### CONSIGNE 1
D'après l'extrait sur la concupiscence, sous l'emprise de qui Dieu place-t-il celui qui a suivi la passion ?
### CONSIGNE 2
Reproduisez à l'identique le passage de l'extrait sur la concupiscence qui commence par « Succomber à la » et se poursuit jusqu'à « Llāh ‘alayhi l-Šayṭān. ».

─── EXTRAIT À LIRE

Succomber à la concupiscence c’est donc « offrir » le cœur à la domination du Diable comme l’a montré notre auteur dans le « Kitāb Šarḥ ‘ajā’ib al-qalb » (« Traité sur l’explication des merveilles du cœur ») du « Rub‘ al-Muhlikāt » (« Quart-livre de ce qui conduit à la perdition ») :

« quiconque a suivi la passion (hawā) est son esclave et non le serviteur de Dieu. C’est pourquoi Dieu l’a placé sous l’emprise du Diable. »

fa-kull man ittaba‘a l-hawā fa-huwa ‘abd al-hawā lā ‘abd Allāh wa li-ḏālika sallaṭa Llāh ‘alayhi l-Šayṭān.

──────
─── DONNÉES FOURNIES

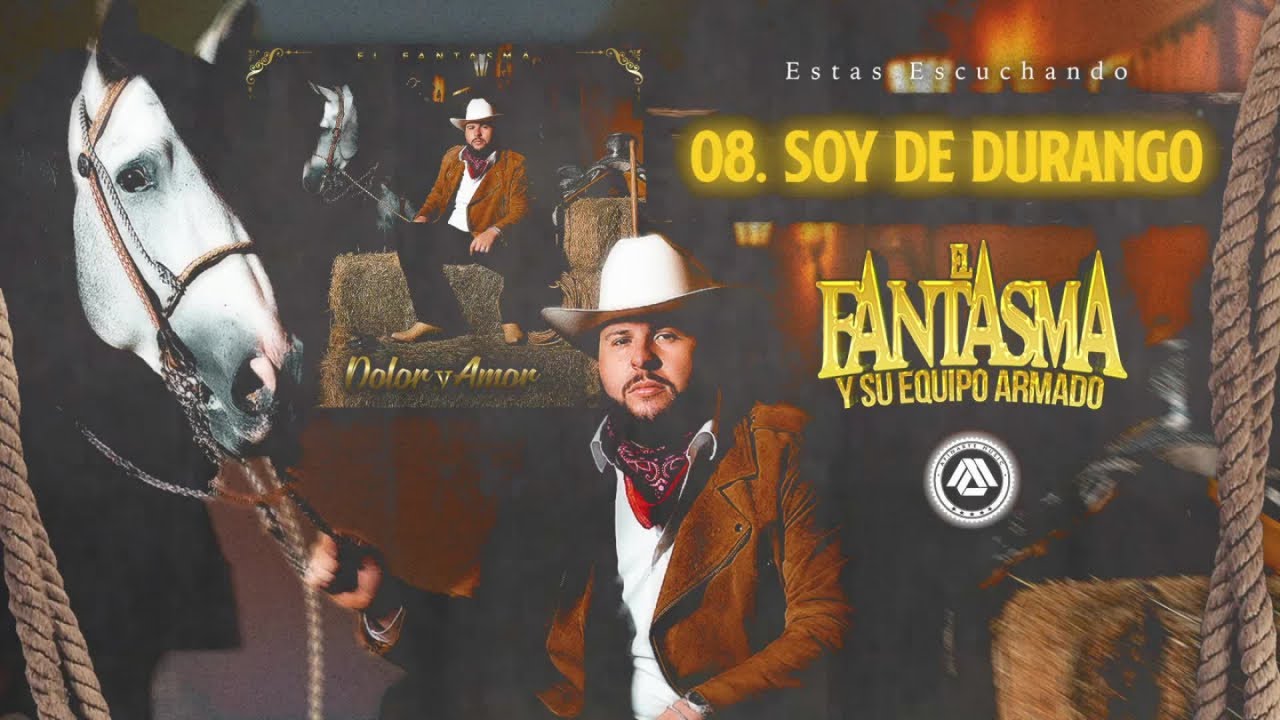 El Fantasma - Soy De Durango (Audio Oficial)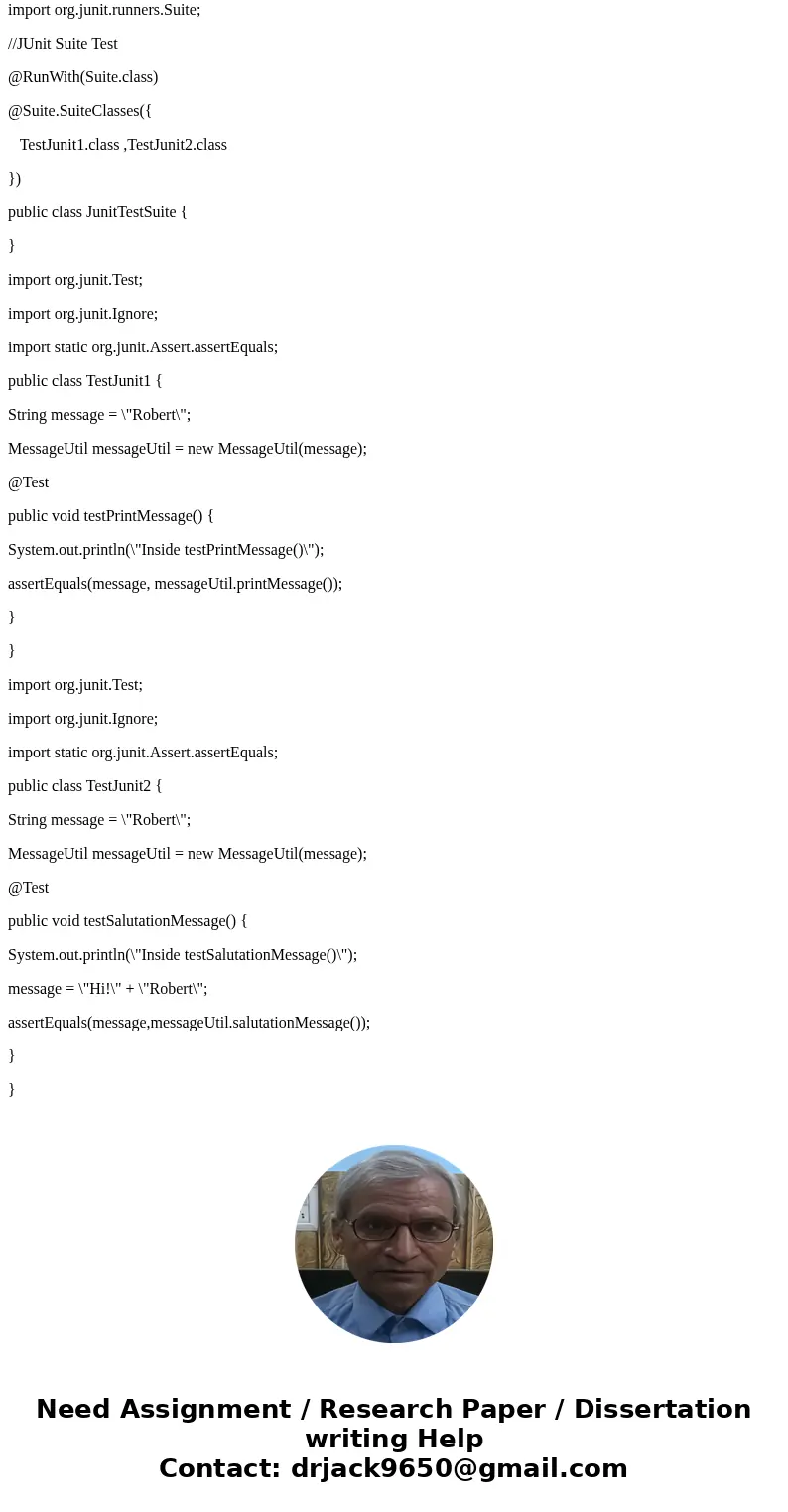 Write an example of a unit test for a Class methods using JUnitframework Write an example of a unit test for a Class methods using JUnitframeworkSolutionExampl  Write an example of a unit test for a Class methods using JUnitframework Write an example of a unit test for a Class methods using JUnitframeworkSolutionExampl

──────

### RÉSULTAT 1
Sous l'emprise du Diable.

### RÉSULTAT 2
Succomber à la concupiscence c’est donc « offrir » le cœur à la domination du Diable comme l’a montré notre auteur dans le « Kitāb Šarḥ ‘ajā’ib al-qalb » (« Traité sur l’explication des merveilles du cœur ») du « Rub‘ al-Muhlikāt » (« Quart-livre de ce qui conduit à la perdition ») :

« quiconque a suivi la passion (hawā) est son esclave et non le serviteur de Dieu. C’est pourquoi Dieu l’a placé sous l’emprise du Diable. »

fa-kull man ittaba‘a l-hawā fa-huwa ‘abd al-hawā lā ‘abd Allāh wa li-ḏālika sallaṭa Llāh ‘alayhi l-Šayṭān.